**SHORT TASK**
Starting at the line that contains "As this image" and ending at the last of the records, write those lines out again with their requests, adding -84 to each distance figure in the answers. Omit the pictures.

### WORKING DATA

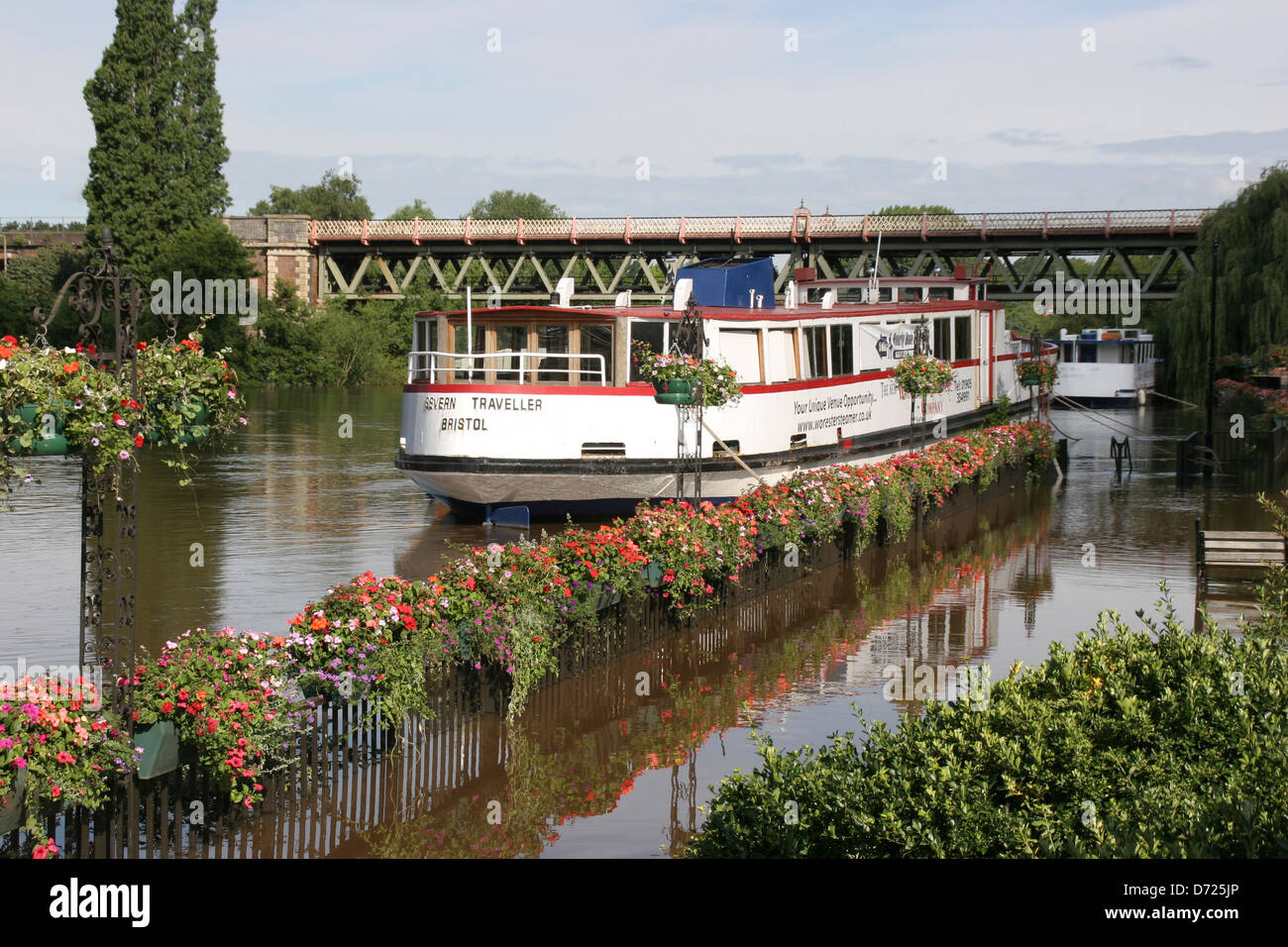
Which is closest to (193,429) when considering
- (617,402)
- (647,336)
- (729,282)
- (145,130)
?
(617,402)

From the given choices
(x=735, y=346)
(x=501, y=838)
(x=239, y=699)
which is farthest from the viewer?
(x=735, y=346)

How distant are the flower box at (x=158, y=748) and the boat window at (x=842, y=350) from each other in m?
21.5

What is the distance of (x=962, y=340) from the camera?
112ft

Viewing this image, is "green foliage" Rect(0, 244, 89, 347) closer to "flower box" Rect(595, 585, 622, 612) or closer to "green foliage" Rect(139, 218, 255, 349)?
"green foliage" Rect(139, 218, 255, 349)

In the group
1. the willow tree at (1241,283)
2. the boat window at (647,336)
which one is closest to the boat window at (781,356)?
the boat window at (647,336)

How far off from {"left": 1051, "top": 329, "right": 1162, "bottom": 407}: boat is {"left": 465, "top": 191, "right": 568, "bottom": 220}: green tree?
3707 inches

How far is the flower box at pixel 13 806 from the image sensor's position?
23.5 feet

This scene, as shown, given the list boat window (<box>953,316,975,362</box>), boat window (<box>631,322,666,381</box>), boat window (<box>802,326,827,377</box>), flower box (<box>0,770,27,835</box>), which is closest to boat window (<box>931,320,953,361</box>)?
boat window (<box>953,316,975,362</box>)

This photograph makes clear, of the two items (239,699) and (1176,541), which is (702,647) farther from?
(1176,541)

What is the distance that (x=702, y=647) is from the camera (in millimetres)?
14906

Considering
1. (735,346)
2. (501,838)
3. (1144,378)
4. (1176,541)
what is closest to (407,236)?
(1144,378)

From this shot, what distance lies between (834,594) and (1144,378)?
170 feet
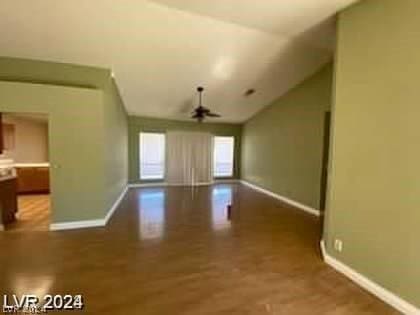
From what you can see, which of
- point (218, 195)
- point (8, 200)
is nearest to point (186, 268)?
point (8, 200)

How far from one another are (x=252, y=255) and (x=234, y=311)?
120cm

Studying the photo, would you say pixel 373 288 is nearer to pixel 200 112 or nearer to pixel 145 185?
pixel 200 112

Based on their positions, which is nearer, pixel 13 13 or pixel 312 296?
pixel 312 296

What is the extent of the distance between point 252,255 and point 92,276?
194 cm

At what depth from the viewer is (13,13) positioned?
3254 millimetres

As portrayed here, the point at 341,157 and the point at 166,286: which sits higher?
the point at 341,157

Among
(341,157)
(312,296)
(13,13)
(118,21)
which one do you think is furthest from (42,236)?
(341,157)

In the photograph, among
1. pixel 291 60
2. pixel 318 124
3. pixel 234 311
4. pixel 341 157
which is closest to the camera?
pixel 234 311

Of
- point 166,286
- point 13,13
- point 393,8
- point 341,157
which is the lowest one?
point 166,286

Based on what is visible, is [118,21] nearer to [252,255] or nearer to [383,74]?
[383,74]

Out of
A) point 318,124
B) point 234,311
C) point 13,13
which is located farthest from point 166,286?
point 318,124

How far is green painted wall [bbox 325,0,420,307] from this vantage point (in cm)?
230

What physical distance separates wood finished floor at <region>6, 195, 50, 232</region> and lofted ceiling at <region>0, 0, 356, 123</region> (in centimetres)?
278

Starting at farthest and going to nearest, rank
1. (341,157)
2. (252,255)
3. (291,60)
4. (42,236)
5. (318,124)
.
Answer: (318,124), (291,60), (42,236), (252,255), (341,157)
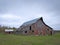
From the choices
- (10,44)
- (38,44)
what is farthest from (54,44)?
(10,44)

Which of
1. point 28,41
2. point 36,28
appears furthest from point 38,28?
point 28,41

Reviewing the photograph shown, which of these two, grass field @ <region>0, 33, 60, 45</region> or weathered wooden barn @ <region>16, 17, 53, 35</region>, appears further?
weathered wooden barn @ <region>16, 17, 53, 35</region>

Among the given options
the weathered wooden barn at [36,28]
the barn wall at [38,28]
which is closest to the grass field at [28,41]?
the weathered wooden barn at [36,28]

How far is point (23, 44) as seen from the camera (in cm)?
2089

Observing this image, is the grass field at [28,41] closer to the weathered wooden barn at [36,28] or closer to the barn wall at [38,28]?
the weathered wooden barn at [36,28]

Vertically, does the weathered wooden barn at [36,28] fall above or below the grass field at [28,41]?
above

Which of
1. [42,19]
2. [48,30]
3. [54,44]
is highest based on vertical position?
[42,19]

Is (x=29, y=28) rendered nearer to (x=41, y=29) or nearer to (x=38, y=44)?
(x=41, y=29)

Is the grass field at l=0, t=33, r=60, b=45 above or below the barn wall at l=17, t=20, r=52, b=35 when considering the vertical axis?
below

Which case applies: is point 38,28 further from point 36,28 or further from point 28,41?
point 28,41

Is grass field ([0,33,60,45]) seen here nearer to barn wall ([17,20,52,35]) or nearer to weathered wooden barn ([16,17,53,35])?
weathered wooden barn ([16,17,53,35])

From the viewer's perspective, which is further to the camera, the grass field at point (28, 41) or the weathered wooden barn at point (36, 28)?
the weathered wooden barn at point (36, 28)

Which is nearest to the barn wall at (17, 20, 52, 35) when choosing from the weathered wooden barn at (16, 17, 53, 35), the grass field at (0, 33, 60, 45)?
the weathered wooden barn at (16, 17, 53, 35)

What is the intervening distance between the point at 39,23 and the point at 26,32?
17.8ft
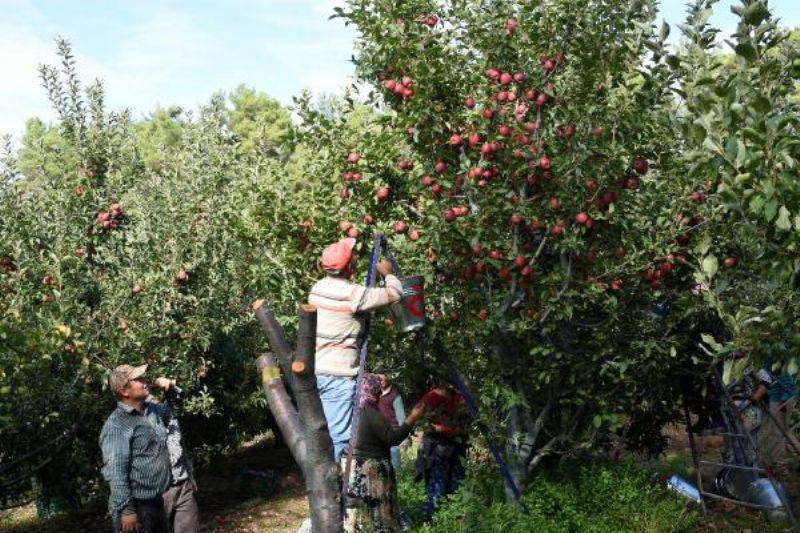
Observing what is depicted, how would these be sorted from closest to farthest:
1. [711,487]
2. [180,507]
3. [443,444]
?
[180,507], [443,444], [711,487]

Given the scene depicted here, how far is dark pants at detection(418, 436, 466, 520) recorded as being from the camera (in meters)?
8.27

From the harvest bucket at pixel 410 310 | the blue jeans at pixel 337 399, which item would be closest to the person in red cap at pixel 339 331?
the blue jeans at pixel 337 399

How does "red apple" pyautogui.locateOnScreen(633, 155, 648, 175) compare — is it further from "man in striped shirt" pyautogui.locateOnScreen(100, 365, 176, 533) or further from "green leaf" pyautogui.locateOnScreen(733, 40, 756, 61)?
"man in striped shirt" pyautogui.locateOnScreen(100, 365, 176, 533)

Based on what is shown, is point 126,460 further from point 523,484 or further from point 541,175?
point 541,175

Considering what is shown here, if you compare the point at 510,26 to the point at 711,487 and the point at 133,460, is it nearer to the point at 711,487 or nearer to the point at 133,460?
the point at 133,460

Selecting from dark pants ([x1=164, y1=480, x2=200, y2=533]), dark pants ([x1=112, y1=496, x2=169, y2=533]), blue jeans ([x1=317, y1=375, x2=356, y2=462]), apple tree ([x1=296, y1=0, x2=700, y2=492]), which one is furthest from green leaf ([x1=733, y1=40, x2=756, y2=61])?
dark pants ([x1=164, y1=480, x2=200, y2=533])

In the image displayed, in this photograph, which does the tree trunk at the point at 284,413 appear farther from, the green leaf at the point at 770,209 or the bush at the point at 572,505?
the bush at the point at 572,505

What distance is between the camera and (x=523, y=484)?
7.47 metres

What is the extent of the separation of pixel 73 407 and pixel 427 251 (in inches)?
177

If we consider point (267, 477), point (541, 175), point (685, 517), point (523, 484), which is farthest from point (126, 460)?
point (267, 477)

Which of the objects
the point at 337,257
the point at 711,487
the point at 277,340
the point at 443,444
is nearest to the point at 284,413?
the point at 277,340

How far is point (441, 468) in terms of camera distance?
27.2 ft

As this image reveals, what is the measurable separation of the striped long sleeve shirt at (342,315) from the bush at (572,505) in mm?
1460

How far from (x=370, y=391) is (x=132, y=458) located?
1796 millimetres
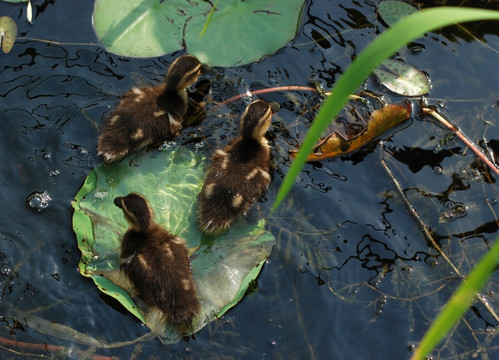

######

**COMPLETED EXERCISE**
As this image reveals, what is the measurable separation of the striped long sleeve shirt at (342,315) from the bush at (572,505) in mm?
1376

How far from (x=370, y=391) is (x=132, y=458) located?
1712 millimetres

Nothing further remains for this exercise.